Headless server designs and Web administered servers are on the rise and, generally, their consoles default to port 80. (This is the case with OMV.) So,,,,
I'm not a developer, so I don't know what would be involved in coding / scripting a change. However, it would be really helpful if Pi-Hole could be altered to were its console will answer to a port other than 80, without reducing it's effectiveness.
In any case, thanks for efforts. Pi-Hole is a fine program / app. I wish I would have known about it years ago.
Unlike many applications, Pi-hole actually needs port 80 and there's little we can do to change that. When resolving DNS queries, Pi-hole can only change the IP address the device connects to, not the port. So Pi-hole is unable to change the port a device tries to connect to.
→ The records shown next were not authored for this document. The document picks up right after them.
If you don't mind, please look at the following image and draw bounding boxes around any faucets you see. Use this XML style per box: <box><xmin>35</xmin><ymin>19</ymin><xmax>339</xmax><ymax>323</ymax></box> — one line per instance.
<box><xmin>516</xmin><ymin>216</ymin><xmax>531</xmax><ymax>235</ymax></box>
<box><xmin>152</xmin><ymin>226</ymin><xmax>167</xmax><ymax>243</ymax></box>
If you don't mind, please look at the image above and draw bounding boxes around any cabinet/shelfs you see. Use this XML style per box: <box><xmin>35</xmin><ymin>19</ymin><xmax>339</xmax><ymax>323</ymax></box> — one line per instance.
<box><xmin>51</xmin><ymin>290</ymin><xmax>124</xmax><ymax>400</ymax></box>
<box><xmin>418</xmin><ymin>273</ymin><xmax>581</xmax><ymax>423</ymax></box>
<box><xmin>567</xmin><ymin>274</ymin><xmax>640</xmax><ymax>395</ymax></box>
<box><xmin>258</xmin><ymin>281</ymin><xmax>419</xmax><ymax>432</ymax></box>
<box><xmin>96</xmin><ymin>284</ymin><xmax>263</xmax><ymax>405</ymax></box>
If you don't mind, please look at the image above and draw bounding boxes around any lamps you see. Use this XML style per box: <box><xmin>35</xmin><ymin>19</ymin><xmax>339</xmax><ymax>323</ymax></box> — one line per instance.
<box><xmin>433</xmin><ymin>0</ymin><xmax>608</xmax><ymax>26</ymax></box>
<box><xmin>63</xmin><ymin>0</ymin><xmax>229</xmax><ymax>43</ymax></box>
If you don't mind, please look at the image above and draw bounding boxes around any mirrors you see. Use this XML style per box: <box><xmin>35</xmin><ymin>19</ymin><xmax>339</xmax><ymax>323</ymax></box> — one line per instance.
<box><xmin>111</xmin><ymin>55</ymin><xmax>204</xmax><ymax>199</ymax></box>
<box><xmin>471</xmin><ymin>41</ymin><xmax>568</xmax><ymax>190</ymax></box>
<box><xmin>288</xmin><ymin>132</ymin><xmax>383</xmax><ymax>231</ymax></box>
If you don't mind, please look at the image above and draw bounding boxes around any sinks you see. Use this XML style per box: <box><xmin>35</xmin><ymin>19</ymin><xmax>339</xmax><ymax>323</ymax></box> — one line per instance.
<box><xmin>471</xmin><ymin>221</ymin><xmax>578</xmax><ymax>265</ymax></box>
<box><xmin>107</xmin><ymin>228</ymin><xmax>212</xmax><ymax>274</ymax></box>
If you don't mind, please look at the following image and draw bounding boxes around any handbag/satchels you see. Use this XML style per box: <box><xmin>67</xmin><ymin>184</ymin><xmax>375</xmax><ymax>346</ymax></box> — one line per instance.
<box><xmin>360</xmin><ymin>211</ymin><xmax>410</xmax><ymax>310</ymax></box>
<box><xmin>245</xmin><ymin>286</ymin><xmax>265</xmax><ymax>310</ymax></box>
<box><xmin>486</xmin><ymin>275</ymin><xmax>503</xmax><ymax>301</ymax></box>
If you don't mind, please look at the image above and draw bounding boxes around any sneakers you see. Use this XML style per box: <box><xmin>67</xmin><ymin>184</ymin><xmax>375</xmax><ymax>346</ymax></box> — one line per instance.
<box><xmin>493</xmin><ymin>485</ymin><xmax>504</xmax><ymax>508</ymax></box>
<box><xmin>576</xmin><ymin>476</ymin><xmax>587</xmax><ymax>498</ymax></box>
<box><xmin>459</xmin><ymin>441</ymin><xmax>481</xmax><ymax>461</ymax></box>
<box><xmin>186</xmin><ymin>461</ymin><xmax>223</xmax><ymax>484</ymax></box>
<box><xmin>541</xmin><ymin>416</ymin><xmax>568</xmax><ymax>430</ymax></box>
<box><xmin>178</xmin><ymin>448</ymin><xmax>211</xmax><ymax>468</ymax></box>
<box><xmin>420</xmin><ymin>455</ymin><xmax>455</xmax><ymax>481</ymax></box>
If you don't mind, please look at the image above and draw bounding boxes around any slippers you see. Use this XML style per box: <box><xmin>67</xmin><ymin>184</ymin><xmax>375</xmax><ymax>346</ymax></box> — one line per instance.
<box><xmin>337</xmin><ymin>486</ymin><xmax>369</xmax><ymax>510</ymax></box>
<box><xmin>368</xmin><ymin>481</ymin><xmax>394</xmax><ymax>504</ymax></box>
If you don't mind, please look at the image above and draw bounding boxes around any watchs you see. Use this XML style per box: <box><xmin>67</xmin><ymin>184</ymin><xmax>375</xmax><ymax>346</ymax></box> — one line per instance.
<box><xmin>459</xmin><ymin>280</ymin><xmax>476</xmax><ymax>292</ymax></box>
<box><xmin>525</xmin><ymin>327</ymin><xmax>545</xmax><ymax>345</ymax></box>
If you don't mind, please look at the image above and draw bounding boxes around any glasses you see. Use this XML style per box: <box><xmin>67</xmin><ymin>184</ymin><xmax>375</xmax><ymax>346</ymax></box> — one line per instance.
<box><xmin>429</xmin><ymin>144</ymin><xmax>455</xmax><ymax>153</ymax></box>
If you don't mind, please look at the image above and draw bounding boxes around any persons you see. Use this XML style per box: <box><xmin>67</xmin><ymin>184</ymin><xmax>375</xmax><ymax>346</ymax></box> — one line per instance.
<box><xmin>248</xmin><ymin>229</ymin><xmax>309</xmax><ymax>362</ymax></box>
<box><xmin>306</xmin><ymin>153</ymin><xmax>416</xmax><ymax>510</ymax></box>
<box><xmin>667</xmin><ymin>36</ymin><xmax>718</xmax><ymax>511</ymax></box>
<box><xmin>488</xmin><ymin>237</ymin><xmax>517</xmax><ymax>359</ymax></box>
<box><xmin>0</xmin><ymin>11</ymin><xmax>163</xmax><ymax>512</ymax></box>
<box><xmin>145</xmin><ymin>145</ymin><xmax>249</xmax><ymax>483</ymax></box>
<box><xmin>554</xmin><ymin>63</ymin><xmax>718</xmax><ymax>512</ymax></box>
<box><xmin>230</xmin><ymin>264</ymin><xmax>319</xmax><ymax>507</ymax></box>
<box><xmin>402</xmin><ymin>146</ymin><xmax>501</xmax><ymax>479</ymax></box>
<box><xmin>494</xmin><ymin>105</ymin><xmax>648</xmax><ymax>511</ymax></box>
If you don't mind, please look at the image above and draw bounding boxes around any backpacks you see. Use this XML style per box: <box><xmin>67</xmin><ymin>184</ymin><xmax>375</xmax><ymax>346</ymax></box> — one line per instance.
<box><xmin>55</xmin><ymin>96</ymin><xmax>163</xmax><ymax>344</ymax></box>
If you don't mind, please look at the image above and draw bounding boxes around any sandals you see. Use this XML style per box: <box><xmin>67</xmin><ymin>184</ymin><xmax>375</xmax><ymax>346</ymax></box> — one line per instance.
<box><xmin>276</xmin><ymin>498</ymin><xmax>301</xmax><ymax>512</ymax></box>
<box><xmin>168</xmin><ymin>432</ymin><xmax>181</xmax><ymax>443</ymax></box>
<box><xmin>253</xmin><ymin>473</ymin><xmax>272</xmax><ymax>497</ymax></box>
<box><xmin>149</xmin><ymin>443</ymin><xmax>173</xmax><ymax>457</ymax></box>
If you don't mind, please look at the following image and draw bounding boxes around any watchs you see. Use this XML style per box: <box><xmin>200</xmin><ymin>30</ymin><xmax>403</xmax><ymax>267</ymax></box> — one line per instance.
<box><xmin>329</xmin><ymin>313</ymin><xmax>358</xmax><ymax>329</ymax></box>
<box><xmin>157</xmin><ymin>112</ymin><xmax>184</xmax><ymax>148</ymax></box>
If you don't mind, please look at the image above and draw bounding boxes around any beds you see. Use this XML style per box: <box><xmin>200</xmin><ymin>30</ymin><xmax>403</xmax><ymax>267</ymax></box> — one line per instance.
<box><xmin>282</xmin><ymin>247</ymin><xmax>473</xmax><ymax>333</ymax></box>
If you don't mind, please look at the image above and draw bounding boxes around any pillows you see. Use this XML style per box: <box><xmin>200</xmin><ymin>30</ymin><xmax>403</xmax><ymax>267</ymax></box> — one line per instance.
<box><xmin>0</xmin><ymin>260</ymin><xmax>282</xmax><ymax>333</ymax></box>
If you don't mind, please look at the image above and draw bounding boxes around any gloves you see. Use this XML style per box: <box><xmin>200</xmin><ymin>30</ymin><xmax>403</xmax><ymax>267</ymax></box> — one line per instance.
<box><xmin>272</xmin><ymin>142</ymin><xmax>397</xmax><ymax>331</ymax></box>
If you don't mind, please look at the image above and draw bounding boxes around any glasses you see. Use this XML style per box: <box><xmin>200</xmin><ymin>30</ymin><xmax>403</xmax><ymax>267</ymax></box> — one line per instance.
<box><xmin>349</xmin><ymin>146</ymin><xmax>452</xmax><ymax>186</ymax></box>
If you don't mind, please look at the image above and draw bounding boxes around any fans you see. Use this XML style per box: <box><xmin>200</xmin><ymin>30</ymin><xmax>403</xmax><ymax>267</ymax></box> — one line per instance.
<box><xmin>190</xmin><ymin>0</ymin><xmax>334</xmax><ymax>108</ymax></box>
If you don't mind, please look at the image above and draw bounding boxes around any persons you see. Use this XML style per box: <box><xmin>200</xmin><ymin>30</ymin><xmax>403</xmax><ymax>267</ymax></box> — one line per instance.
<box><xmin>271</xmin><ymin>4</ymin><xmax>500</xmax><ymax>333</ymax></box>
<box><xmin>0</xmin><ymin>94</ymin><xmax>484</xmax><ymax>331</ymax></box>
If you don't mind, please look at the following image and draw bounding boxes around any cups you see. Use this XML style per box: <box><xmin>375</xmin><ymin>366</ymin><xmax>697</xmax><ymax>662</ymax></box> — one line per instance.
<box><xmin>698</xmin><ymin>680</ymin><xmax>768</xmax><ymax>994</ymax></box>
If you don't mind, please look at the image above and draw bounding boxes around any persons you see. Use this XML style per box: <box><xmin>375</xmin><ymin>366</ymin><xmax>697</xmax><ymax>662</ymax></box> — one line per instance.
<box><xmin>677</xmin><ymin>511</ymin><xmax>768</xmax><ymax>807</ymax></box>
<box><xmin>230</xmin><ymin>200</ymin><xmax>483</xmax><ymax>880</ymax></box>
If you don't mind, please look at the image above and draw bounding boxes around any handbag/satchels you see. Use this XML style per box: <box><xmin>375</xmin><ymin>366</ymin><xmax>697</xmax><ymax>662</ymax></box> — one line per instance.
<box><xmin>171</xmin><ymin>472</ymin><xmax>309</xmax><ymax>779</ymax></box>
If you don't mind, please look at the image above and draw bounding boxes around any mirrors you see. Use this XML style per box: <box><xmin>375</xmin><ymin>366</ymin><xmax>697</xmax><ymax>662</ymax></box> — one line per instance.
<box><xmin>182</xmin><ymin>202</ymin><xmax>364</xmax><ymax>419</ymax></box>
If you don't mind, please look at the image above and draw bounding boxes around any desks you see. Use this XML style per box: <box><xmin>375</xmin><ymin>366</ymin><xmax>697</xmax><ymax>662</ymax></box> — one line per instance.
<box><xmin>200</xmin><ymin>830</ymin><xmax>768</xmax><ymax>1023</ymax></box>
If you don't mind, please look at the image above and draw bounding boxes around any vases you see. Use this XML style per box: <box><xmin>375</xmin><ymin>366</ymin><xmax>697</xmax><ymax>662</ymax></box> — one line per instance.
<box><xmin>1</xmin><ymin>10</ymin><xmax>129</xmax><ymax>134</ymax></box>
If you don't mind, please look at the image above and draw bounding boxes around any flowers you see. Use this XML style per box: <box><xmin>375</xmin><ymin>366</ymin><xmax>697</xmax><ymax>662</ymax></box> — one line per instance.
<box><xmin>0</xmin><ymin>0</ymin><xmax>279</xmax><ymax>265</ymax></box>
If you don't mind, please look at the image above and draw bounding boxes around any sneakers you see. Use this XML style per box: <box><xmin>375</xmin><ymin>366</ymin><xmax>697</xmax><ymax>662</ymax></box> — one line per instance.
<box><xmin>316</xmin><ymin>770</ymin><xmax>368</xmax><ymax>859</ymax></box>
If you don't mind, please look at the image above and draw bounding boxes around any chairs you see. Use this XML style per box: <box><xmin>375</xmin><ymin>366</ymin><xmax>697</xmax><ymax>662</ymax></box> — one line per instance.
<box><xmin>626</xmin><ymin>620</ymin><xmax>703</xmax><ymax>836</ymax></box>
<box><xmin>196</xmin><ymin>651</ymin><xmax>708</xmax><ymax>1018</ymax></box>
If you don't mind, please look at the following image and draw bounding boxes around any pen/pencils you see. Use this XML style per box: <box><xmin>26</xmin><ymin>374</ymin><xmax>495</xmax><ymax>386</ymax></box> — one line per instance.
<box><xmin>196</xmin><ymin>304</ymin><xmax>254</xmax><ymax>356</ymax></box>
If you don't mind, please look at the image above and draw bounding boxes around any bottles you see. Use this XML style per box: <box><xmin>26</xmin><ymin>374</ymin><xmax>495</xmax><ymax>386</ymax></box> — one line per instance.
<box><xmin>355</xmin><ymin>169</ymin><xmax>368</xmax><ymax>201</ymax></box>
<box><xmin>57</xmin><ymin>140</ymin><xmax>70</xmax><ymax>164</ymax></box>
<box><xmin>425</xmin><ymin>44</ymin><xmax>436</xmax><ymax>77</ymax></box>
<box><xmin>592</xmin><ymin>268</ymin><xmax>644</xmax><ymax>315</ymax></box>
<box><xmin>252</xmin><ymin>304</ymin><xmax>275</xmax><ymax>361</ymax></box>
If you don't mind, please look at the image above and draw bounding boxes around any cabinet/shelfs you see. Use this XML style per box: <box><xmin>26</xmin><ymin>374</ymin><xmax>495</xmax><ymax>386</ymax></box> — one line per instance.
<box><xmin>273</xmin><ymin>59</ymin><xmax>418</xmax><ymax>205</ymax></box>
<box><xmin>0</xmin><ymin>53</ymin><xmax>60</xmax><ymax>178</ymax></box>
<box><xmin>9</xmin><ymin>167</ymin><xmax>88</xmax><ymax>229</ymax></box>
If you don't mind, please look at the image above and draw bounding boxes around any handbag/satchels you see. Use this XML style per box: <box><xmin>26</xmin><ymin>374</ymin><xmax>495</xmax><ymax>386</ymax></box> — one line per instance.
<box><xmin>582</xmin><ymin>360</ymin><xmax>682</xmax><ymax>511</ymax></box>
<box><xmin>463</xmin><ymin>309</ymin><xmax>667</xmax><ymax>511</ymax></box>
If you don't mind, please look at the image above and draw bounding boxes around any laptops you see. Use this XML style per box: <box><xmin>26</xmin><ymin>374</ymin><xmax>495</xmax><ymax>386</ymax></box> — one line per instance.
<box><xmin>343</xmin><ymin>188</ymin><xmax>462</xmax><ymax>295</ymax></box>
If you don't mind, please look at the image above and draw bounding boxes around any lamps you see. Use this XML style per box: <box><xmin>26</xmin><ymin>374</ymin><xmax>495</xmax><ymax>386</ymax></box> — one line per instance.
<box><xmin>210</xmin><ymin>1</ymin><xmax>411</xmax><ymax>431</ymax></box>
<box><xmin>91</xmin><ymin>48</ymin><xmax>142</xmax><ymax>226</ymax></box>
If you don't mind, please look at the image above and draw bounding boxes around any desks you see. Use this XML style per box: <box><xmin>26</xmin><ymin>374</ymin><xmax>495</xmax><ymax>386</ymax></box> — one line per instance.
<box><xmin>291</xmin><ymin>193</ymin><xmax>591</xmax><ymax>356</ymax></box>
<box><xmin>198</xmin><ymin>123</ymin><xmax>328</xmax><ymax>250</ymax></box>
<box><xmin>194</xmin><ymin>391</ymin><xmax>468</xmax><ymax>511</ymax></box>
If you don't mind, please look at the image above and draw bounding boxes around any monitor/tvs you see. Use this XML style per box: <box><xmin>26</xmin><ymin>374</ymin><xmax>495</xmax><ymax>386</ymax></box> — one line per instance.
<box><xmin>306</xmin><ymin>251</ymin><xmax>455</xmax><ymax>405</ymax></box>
Since websites are hosted on ports 80 and 443, Pi-hole has to be able to reply on at least port 80 (because 443 just requires us to close the connection due to not having a valid ssl cert). You can set Pi-hole up to work on a virtual interface (eth0:0) and reconfigure Pi-hole to use that IP, but it still needs port 80.
Since my last post - in support of my use case, a Web admin'ed server using port 80 for the console:
I found a solution that dedicates a separate IP address and all of its ports to Pi-Hole. I'm running Debian Jessie X64 so I set up Docker and used this image -> Docker - Pi-Hole
It took a bit of extra configuring, with recommend environment variables (setting: ServerIP {address}, WEBPASSWORD {password}) and I nailed down ports 80 and 53 in arguments. (If port 443 is required as well, please advise. I'm planning to write a "how-to" for the OMV forum.)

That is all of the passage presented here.